**Consignes:**
• A. Répondez d'après le texte :
(i) Quel est le prix d'une pleine page de publicité dans les hebdomadaires ?
(ii) Quels titres sont cités comme devenus des instruments d'alphabétisation ?
(iii) Quelle rubrique est devenue l'une des rubriques prisées ?
• B. Recopiez fidèlement, dans le texte, tout ce qui va de « Ces journaux forment » jusqu'à « provincial et régional. ».

L'extrême faiblesse des recettes est le principal souci des journaux. Or, éditer un journal nécessite une mise de fonds importante. Un journal se fabrique toujours plus cher qu'il ne se vend. Son coût de fabrication est toujours supérieur à son prix de vente. En règle générale, c'est la publicité qui compense ce déficit. Or, la publicité dans la presse burkinabé est d'un apport tout dérisoire (cent mille francs de pleine page dans les hebdomadaires; soixante quinze mille dans les quotidiens. Résultat: les journaux, du moins ceux qui ont cette manne publicitaire, essaient d'en mettre au maximum à chaque parution, au prix d'un déséquilibre du rapport entre surface rédactionnelle et surface publicitaire. Ce déséquilibre entre surface rédactionnelle/surface publicité atteint quelquefois des seuils d'extrême saturation dans certains journaux de la place.

FORCES ET FAIBLESSES DES JOURNAUX EN LANGUES NATIONALES

LES FORCES

En une décennie d'actions, les journaux en langues nationales ont contribué à la formation d'un environnement lettré en milieu paysan et à la promotion des langues nationales. Certains des titres (Sôore, Laabaali, etc.) sont devenus des instruments d'alphabétisation et de post-alphabétisation, et les acteurs de l'alphabétisation (Ministère de l'enseignement de base et de l'alphabétisation, Directions provinciales de l'enseignement de base, Ministère de l'agriculture en sont contents et fiers. Ils sont très appréciés par les organisations paysannes et réclamés par les producteurs qui ont, à travers leurs colonnes, un tremplin pour promouvoir, non seulement leurs activités, mais aussi pour se faire connaître et communiquer entre eux.

Ces journaux forment les producteurs dans les domaines de l'agriculture, de l'élevage, de la protection de l'environnement et de la santé. Cette dernière est même devenue l'une des rubriques prisées (aussi bien des lecteurs de Sôore que de ceux de Laabaali que nous avons pu visiter). Dans certains cas, ils constituent le ciment identitaire provincial et régional.

**Données saisies:**
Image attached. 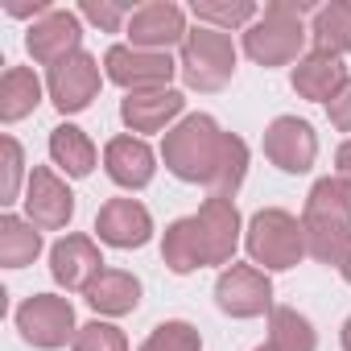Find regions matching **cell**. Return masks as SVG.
<instances>
[{
	"mask_svg": "<svg viewBox=\"0 0 351 351\" xmlns=\"http://www.w3.org/2000/svg\"><path fill=\"white\" fill-rule=\"evenodd\" d=\"M343 277H347V285H351V261H347V265H343Z\"/></svg>",
	"mask_w": 351,
	"mask_h": 351,
	"instance_id": "cell-36",
	"label": "cell"
},
{
	"mask_svg": "<svg viewBox=\"0 0 351 351\" xmlns=\"http://www.w3.org/2000/svg\"><path fill=\"white\" fill-rule=\"evenodd\" d=\"M343 351H351V318L343 322Z\"/></svg>",
	"mask_w": 351,
	"mask_h": 351,
	"instance_id": "cell-35",
	"label": "cell"
},
{
	"mask_svg": "<svg viewBox=\"0 0 351 351\" xmlns=\"http://www.w3.org/2000/svg\"><path fill=\"white\" fill-rule=\"evenodd\" d=\"M326 116H330V124H335L339 132H351V79H347L343 91L326 104Z\"/></svg>",
	"mask_w": 351,
	"mask_h": 351,
	"instance_id": "cell-33",
	"label": "cell"
},
{
	"mask_svg": "<svg viewBox=\"0 0 351 351\" xmlns=\"http://www.w3.org/2000/svg\"><path fill=\"white\" fill-rule=\"evenodd\" d=\"M141 302V281L124 269H104L91 285H87V306L95 314H108V318H120V314H132Z\"/></svg>",
	"mask_w": 351,
	"mask_h": 351,
	"instance_id": "cell-19",
	"label": "cell"
},
{
	"mask_svg": "<svg viewBox=\"0 0 351 351\" xmlns=\"http://www.w3.org/2000/svg\"><path fill=\"white\" fill-rule=\"evenodd\" d=\"M91 25H99L104 34H116L124 25V17H132L124 5H108V0H83V9H79Z\"/></svg>",
	"mask_w": 351,
	"mask_h": 351,
	"instance_id": "cell-32",
	"label": "cell"
},
{
	"mask_svg": "<svg viewBox=\"0 0 351 351\" xmlns=\"http://www.w3.org/2000/svg\"><path fill=\"white\" fill-rule=\"evenodd\" d=\"M256 351H277V347H273V343H265V347H256Z\"/></svg>",
	"mask_w": 351,
	"mask_h": 351,
	"instance_id": "cell-37",
	"label": "cell"
},
{
	"mask_svg": "<svg viewBox=\"0 0 351 351\" xmlns=\"http://www.w3.org/2000/svg\"><path fill=\"white\" fill-rule=\"evenodd\" d=\"M17 330H21L25 343L46 347V351L66 347V343H75V335H79V326H75V306H71L66 298H58V293H34L29 302L17 306Z\"/></svg>",
	"mask_w": 351,
	"mask_h": 351,
	"instance_id": "cell-6",
	"label": "cell"
},
{
	"mask_svg": "<svg viewBox=\"0 0 351 351\" xmlns=\"http://www.w3.org/2000/svg\"><path fill=\"white\" fill-rule=\"evenodd\" d=\"M50 273H54L58 285L87 293V285L104 273V256H99L95 240H87V236H66V240H58V244L50 248Z\"/></svg>",
	"mask_w": 351,
	"mask_h": 351,
	"instance_id": "cell-15",
	"label": "cell"
},
{
	"mask_svg": "<svg viewBox=\"0 0 351 351\" xmlns=\"http://www.w3.org/2000/svg\"><path fill=\"white\" fill-rule=\"evenodd\" d=\"M318 13L310 0H273L265 9V17H256L244 34V50L252 62L261 66H285L298 62L302 46H306V25L302 17Z\"/></svg>",
	"mask_w": 351,
	"mask_h": 351,
	"instance_id": "cell-3",
	"label": "cell"
},
{
	"mask_svg": "<svg viewBox=\"0 0 351 351\" xmlns=\"http://www.w3.org/2000/svg\"><path fill=\"white\" fill-rule=\"evenodd\" d=\"M335 165H339V178H347V182H351V141H343V145H339Z\"/></svg>",
	"mask_w": 351,
	"mask_h": 351,
	"instance_id": "cell-34",
	"label": "cell"
},
{
	"mask_svg": "<svg viewBox=\"0 0 351 351\" xmlns=\"http://www.w3.org/2000/svg\"><path fill=\"white\" fill-rule=\"evenodd\" d=\"M310 38H314V50L335 54V58H343V54L351 50V5H347V0L322 5V9L314 13Z\"/></svg>",
	"mask_w": 351,
	"mask_h": 351,
	"instance_id": "cell-24",
	"label": "cell"
},
{
	"mask_svg": "<svg viewBox=\"0 0 351 351\" xmlns=\"http://www.w3.org/2000/svg\"><path fill=\"white\" fill-rule=\"evenodd\" d=\"M186 108L182 91H173V87H161V91H132L124 95L120 104V120L132 128V132H161L169 120H178Z\"/></svg>",
	"mask_w": 351,
	"mask_h": 351,
	"instance_id": "cell-16",
	"label": "cell"
},
{
	"mask_svg": "<svg viewBox=\"0 0 351 351\" xmlns=\"http://www.w3.org/2000/svg\"><path fill=\"white\" fill-rule=\"evenodd\" d=\"M223 145H228V132L211 120V116H186L178 120L169 132H165V145H161V157H165V169L182 182H211L215 169H219V157H223Z\"/></svg>",
	"mask_w": 351,
	"mask_h": 351,
	"instance_id": "cell-2",
	"label": "cell"
},
{
	"mask_svg": "<svg viewBox=\"0 0 351 351\" xmlns=\"http://www.w3.org/2000/svg\"><path fill=\"white\" fill-rule=\"evenodd\" d=\"M38 252H42V228H34L29 219H17V215L0 219V265L25 269L38 261Z\"/></svg>",
	"mask_w": 351,
	"mask_h": 351,
	"instance_id": "cell-22",
	"label": "cell"
},
{
	"mask_svg": "<svg viewBox=\"0 0 351 351\" xmlns=\"http://www.w3.org/2000/svg\"><path fill=\"white\" fill-rule=\"evenodd\" d=\"M46 87H50L54 108H58L62 116H71V112L91 108V99H95L99 87H104V75H99V62H95L87 50H79V54L62 58L58 66H50Z\"/></svg>",
	"mask_w": 351,
	"mask_h": 351,
	"instance_id": "cell-9",
	"label": "cell"
},
{
	"mask_svg": "<svg viewBox=\"0 0 351 351\" xmlns=\"http://www.w3.org/2000/svg\"><path fill=\"white\" fill-rule=\"evenodd\" d=\"M215 302L232 318H256L273 314V281L256 265H232L215 281Z\"/></svg>",
	"mask_w": 351,
	"mask_h": 351,
	"instance_id": "cell-8",
	"label": "cell"
},
{
	"mask_svg": "<svg viewBox=\"0 0 351 351\" xmlns=\"http://www.w3.org/2000/svg\"><path fill=\"white\" fill-rule=\"evenodd\" d=\"M244 173H248V145L240 136L228 132V145H223V157H219V169H215V178L207 182V191L215 199H232L244 182Z\"/></svg>",
	"mask_w": 351,
	"mask_h": 351,
	"instance_id": "cell-27",
	"label": "cell"
},
{
	"mask_svg": "<svg viewBox=\"0 0 351 351\" xmlns=\"http://www.w3.org/2000/svg\"><path fill=\"white\" fill-rule=\"evenodd\" d=\"M265 157L285 173H306L318 157V136L298 116H277L265 128Z\"/></svg>",
	"mask_w": 351,
	"mask_h": 351,
	"instance_id": "cell-12",
	"label": "cell"
},
{
	"mask_svg": "<svg viewBox=\"0 0 351 351\" xmlns=\"http://www.w3.org/2000/svg\"><path fill=\"white\" fill-rule=\"evenodd\" d=\"M25 211H29V223H34V228L58 232V228H66L71 215H75V195H71V186L58 178L54 169L34 165L29 186H25Z\"/></svg>",
	"mask_w": 351,
	"mask_h": 351,
	"instance_id": "cell-11",
	"label": "cell"
},
{
	"mask_svg": "<svg viewBox=\"0 0 351 351\" xmlns=\"http://www.w3.org/2000/svg\"><path fill=\"white\" fill-rule=\"evenodd\" d=\"M104 169H108V178L124 191H141L153 182V149L141 141V136H116L108 141L104 149Z\"/></svg>",
	"mask_w": 351,
	"mask_h": 351,
	"instance_id": "cell-17",
	"label": "cell"
},
{
	"mask_svg": "<svg viewBox=\"0 0 351 351\" xmlns=\"http://www.w3.org/2000/svg\"><path fill=\"white\" fill-rule=\"evenodd\" d=\"M42 104V83L29 66H9L5 79H0V120L13 124L25 120L34 108Z\"/></svg>",
	"mask_w": 351,
	"mask_h": 351,
	"instance_id": "cell-21",
	"label": "cell"
},
{
	"mask_svg": "<svg viewBox=\"0 0 351 351\" xmlns=\"http://www.w3.org/2000/svg\"><path fill=\"white\" fill-rule=\"evenodd\" d=\"M104 66H108V79L120 83L128 95L132 91H161V87H169L173 71H178L169 54H153V50H136V46H112L104 54Z\"/></svg>",
	"mask_w": 351,
	"mask_h": 351,
	"instance_id": "cell-7",
	"label": "cell"
},
{
	"mask_svg": "<svg viewBox=\"0 0 351 351\" xmlns=\"http://www.w3.org/2000/svg\"><path fill=\"white\" fill-rule=\"evenodd\" d=\"M21 173H25V157H21V145L13 136H5V182H0V203H17V191H21Z\"/></svg>",
	"mask_w": 351,
	"mask_h": 351,
	"instance_id": "cell-31",
	"label": "cell"
},
{
	"mask_svg": "<svg viewBox=\"0 0 351 351\" xmlns=\"http://www.w3.org/2000/svg\"><path fill=\"white\" fill-rule=\"evenodd\" d=\"M306 228V252L322 265L343 269L351 261V228H335V223H318V219H302Z\"/></svg>",
	"mask_w": 351,
	"mask_h": 351,
	"instance_id": "cell-25",
	"label": "cell"
},
{
	"mask_svg": "<svg viewBox=\"0 0 351 351\" xmlns=\"http://www.w3.org/2000/svg\"><path fill=\"white\" fill-rule=\"evenodd\" d=\"M289 83H293V91H298L302 99H314V104H330V99L343 91V83H347V66H343V58L314 50V54L298 58V66H293Z\"/></svg>",
	"mask_w": 351,
	"mask_h": 351,
	"instance_id": "cell-18",
	"label": "cell"
},
{
	"mask_svg": "<svg viewBox=\"0 0 351 351\" xmlns=\"http://www.w3.org/2000/svg\"><path fill=\"white\" fill-rule=\"evenodd\" d=\"M182 79L191 91H223L228 79L236 75V46L223 29H211V25H199L186 34L182 42V62H178Z\"/></svg>",
	"mask_w": 351,
	"mask_h": 351,
	"instance_id": "cell-4",
	"label": "cell"
},
{
	"mask_svg": "<svg viewBox=\"0 0 351 351\" xmlns=\"http://www.w3.org/2000/svg\"><path fill=\"white\" fill-rule=\"evenodd\" d=\"M79 42H83L79 17L66 13V9H54V13H46L42 21H34V25H29V38H25L34 62H42V66H58L62 58L79 54Z\"/></svg>",
	"mask_w": 351,
	"mask_h": 351,
	"instance_id": "cell-13",
	"label": "cell"
},
{
	"mask_svg": "<svg viewBox=\"0 0 351 351\" xmlns=\"http://www.w3.org/2000/svg\"><path fill=\"white\" fill-rule=\"evenodd\" d=\"M71 347L75 351H128V339L112 322H87V326H79Z\"/></svg>",
	"mask_w": 351,
	"mask_h": 351,
	"instance_id": "cell-30",
	"label": "cell"
},
{
	"mask_svg": "<svg viewBox=\"0 0 351 351\" xmlns=\"http://www.w3.org/2000/svg\"><path fill=\"white\" fill-rule=\"evenodd\" d=\"M141 351H203V339L191 322H161L153 326V335L141 343Z\"/></svg>",
	"mask_w": 351,
	"mask_h": 351,
	"instance_id": "cell-29",
	"label": "cell"
},
{
	"mask_svg": "<svg viewBox=\"0 0 351 351\" xmlns=\"http://www.w3.org/2000/svg\"><path fill=\"white\" fill-rule=\"evenodd\" d=\"M240 244V211L232 199H207L195 215L173 219L161 240V261L169 273H195L207 265H232Z\"/></svg>",
	"mask_w": 351,
	"mask_h": 351,
	"instance_id": "cell-1",
	"label": "cell"
},
{
	"mask_svg": "<svg viewBox=\"0 0 351 351\" xmlns=\"http://www.w3.org/2000/svg\"><path fill=\"white\" fill-rule=\"evenodd\" d=\"M50 157H54V165H62L71 173V178H87L95 169V145L75 124H58L50 132Z\"/></svg>",
	"mask_w": 351,
	"mask_h": 351,
	"instance_id": "cell-23",
	"label": "cell"
},
{
	"mask_svg": "<svg viewBox=\"0 0 351 351\" xmlns=\"http://www.w3.org/2000/svg\"><path fill=\"white\" fill-rule=\"evenodd\" d=\"M195 17L211 29H236L256 21V5L252 0H195Z\"/></svg>",
	"mask_w": 351,
	"mask_h": 351,
	"instance_id": "cell-28",
	"label": "cell"
},
{
	"mask_svg": "<svg viewBox=\"0 0 351 351\" xmlns=\"http://www.w3.org/2000/svg\"><path fill=\"white\" fill-rule=\"evenodd\" d=\"M269 343L277 351H314V326L306 314H298L293 306H277L269 314Z\"/></svg>",
	"mask_w": 351,
	"mask_h": 351,
	"instance_id": "cell-26",
	"label": "cell"
},
{
	"mask_svg": "<svg viewBox=\"0 0 351 351\" xmlns=\"http://www.w3.org/2000/svg\"><path fill=\"white\" fill-rule=\"evenodd\" d=\"M244 244H248L252 265H265V269L281 273V269H293L306 256V228L289 211L269 207V211H256L252 215Z\"/></svg>",
	"mask_w": 351,
	"mask_h": 351,
	"instance_id": "cell-5",
	"label": "cell"
},
{
	"mask_svg": "<svg viewBox=\"0 0 351 351\" xmlns=\"http://www.w3.org/2000/svg\"><path fill=\"white\" fill-rule=\"evenodd\" d=\"M95 232H99V240L112 244V248H141V244H149V236H153V219H149V211H145L136 199H112V203L99 207Z\"/></svg>",
	"mask_w": 351,
	"mask_h": 351,
	"instance_id": "cell-14",
	"label": "cell"
},
{
	"mask_svg": "<svg viewBox=\"0 0 351 351\" xmlns=\"http://www.w3.org/2000/svg\"><path fill=\"white\" fill-rule=\"evenodd\" d=\"M302 219L351 228V182L347 178H318L306 195V215Z\"/></svg>",
	"mask_w": 351,
	"mask_h": 351,
	"instance_id": "cell-20",
	"label": "cell"
},
{
	"mask_svg": "<svg viewBox=\"0 0 351 351\" xmlns=\"http://www.w3.org/2000/svg\"><path fill=\"white\" fill-rule=\"evenodd\" d=\"M186 13L169 0H153V5L132 9L128 17V46L136 50H153V54H169V46L186 42Z\"/></svg>",
	"mask_w": 351,
	"mask_h": 351,
	"instance_id": "cell-10",
	"label": "cell"
}]
</instances>
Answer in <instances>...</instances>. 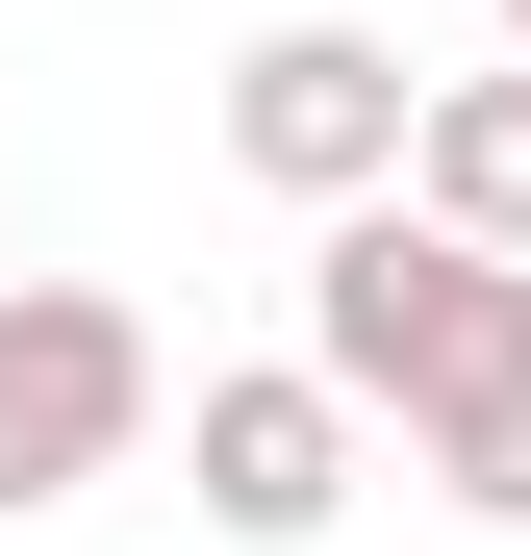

**Corrigé:**
• A.
(i) Cent mille francs.
(ii) Sôore et Laabaali.
(iii) La santé.

• B.
Ces journaux forment les producteurs dans les domaines de l'agriculture, de l'élevage, de la protection de l'environnement et de la santé. Cette dernière est même devenue l'une des rubriques prisées (aussi bien des lecteurs de Sôore que de ceux de Laabaali que nous avons pu visiter). Dans certains cas, ils constituent le ciment identitaire provincial et régional.